Senator David Perdue focused on ending big government programs.

“We’ve had a 100-year slide toward socialism. I’ve seen it happen, I’ve been an outsider to Washington for a few decades, I’ve been in business and I’ve seen it happen,” said Perdue, a former CEO of Reebok and Dollar General.

Three Democratic supermajorities were responsible for America’s financial catastrophe, Perdue said, the Great Society, the New Deal, and Dodd Frank and Obamacare.

“The irony of all that is that they fail all the people they claim to champion — the working poor,” he said.

The poverty rate today is the same as it was in 1964 when President Johnson signed the Great Society, according to Perdue. The poverty rate in 1964 was 19% and today it stands at 12.7%, according to the U.S. Census Bureau. 

Other efforts where big government has failed include the Department of Education, according to Perdue.
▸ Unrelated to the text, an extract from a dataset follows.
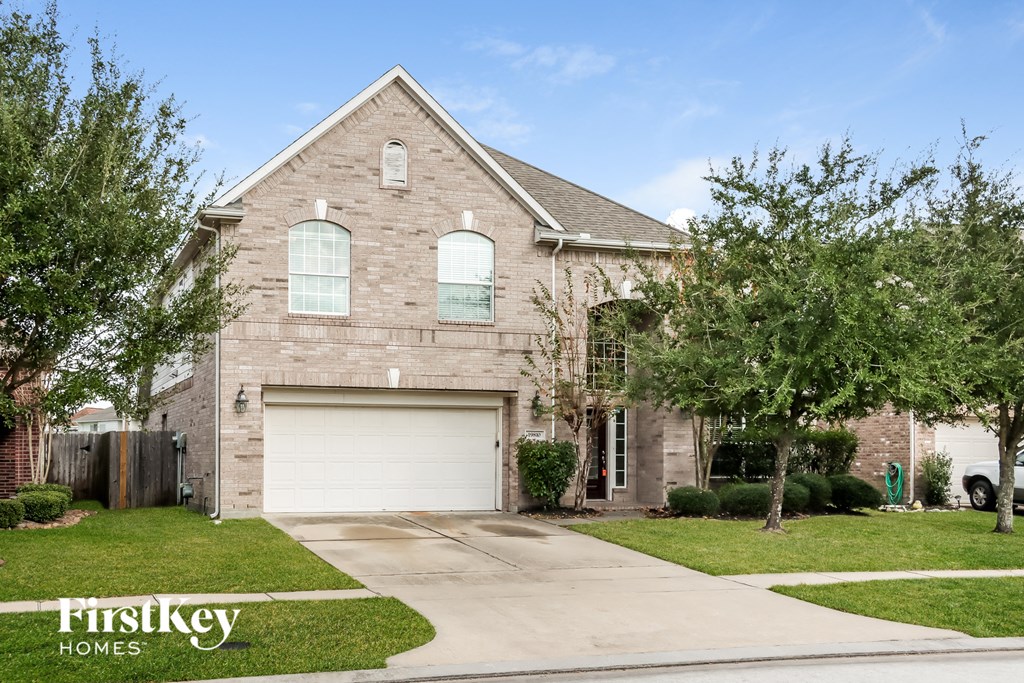 a brick house with a white garage door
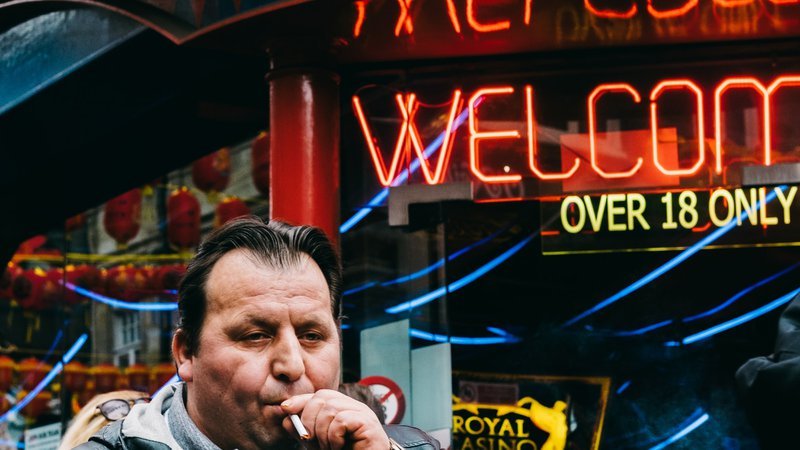 man smoking outside bar - low blood flow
When Carter created the Department of Education, America’s 14-year-olds were number one in Math and Science, but today they are 25th and 26th respectively, claimed Perdue. 

“It just shows you that big government programs that start and end in Washington do not solve the problem back home,” said Perdue.

In it’s latest study the Programme for International Student Assessment ranked the U.S. below average for math and just above for science compared to 15-year-olds around the world.

Perdue also praised President Trump in his efforts to grow the economy, strengthen border security, and expand military funding.

Other politicians who spoke Tuesday included Congressmen Thomas Massie, Scott Taylor, Clay Higgins, and Ambassador James Woolsey.